■ PASSAGE PROVIDED
══════════════════════════════
In Warhammer 40,000, things are so grimdark that people have forgotten all of the science that was once known; the only remaining knowledge is encoded in religious ceremonies followed by the Adeptus Mechanicus. The deity central to mechanicus dogma is the Machine God, who is also known as the Omnissiah. In practice though, the Omnissiah is more like Machine Jesus to the Machine God, and many believe the Omnissiah is in fact the Emperor.

Attributes

The machine god is a god of logic, and reason; and any form of chaos and disorder is abhorrent to him (although the Dark Mechanicum that still believe in him would argue otherwise). He works through and manifests in machines, which are seen by his worshipers as the ultimate expression of his order. His sacred language is binary, which pretty much every single fucking techpriest is fluent in (and which the Inquisition has spent thousands of years trying to crack but hasn't even come close yet; you'd think they'd just ask a Techmarine for a proverbial Rosetta Stone, but that's 40K for you).

Worship of the machine

To venerate the machine god is to worship your coffee grinder, your showers, your collection of electronic dildos, etc. It all involves long, complicated, and frankly needless praying and rituals to activate anything. Even turning on a light, you have to make a prayer first, probably do something with sanctified oil, speak a prayer of thanks that the electricity decided to satisfy your request, and thank the Omnissiah for bringing it all together.
══════════════════════════════
■ EXTRACTED RECORDS

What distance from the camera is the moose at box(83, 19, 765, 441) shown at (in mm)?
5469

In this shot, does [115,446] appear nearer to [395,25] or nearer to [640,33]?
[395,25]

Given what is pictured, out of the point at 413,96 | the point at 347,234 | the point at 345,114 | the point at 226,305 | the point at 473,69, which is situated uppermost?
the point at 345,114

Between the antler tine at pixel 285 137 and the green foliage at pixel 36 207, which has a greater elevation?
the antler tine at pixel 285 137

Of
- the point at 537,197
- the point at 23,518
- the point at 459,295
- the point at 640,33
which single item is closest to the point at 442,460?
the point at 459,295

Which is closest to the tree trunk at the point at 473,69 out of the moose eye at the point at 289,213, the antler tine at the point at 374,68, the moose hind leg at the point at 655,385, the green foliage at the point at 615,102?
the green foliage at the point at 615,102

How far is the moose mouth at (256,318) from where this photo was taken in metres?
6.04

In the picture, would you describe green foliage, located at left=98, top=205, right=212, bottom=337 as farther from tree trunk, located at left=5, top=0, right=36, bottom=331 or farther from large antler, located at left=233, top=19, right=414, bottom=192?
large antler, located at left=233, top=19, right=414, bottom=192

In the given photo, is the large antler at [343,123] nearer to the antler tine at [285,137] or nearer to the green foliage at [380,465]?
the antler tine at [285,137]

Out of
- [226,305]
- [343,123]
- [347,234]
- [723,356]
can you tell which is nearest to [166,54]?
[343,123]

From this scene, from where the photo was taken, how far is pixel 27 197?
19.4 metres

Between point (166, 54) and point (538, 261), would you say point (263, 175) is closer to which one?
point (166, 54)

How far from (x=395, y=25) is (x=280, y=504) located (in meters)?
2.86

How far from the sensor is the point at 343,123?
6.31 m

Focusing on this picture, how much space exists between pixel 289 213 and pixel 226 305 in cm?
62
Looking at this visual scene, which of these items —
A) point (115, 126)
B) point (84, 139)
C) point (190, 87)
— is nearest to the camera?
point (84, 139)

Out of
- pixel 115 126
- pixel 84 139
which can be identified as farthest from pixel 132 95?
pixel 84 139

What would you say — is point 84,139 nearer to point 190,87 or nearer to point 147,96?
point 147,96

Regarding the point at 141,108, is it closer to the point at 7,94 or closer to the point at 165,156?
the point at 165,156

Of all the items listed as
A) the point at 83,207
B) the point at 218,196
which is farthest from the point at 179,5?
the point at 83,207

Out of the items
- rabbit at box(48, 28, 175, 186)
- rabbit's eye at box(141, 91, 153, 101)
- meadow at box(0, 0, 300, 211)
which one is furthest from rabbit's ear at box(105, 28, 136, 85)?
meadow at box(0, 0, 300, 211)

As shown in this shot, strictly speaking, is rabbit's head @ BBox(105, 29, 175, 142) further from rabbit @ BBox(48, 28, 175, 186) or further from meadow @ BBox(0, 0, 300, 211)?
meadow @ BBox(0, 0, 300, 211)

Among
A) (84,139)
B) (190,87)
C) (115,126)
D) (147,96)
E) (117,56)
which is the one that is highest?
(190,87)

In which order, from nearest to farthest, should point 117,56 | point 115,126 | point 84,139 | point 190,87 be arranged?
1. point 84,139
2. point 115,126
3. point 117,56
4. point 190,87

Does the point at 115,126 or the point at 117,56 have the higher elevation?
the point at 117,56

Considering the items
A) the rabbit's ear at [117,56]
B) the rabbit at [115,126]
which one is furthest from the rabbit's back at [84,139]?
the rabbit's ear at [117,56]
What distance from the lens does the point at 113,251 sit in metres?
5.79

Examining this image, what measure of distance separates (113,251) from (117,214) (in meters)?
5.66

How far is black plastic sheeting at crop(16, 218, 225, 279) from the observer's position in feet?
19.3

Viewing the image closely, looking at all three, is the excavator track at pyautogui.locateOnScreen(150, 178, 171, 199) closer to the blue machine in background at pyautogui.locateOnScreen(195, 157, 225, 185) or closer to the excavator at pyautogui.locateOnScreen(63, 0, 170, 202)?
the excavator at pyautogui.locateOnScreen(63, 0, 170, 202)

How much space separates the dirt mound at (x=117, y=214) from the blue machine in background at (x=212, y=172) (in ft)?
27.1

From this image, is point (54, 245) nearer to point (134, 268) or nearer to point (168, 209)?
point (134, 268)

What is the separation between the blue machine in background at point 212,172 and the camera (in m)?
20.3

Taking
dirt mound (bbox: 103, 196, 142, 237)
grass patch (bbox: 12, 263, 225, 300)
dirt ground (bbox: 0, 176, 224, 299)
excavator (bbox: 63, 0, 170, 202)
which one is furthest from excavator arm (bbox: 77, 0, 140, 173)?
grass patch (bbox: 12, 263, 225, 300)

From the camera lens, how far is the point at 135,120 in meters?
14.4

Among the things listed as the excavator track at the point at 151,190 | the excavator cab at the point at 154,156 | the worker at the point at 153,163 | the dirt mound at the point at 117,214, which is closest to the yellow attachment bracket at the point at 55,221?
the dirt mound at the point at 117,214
══════════════════════════════
■ TO BE DONE
According to the Warhammer 40,000 passage, what is the sacred language of the Machine God? The material after the Warhammer 40,000 passage is separate from that passage.

■ SOLUTION TO THIS PROBLEM
Binary.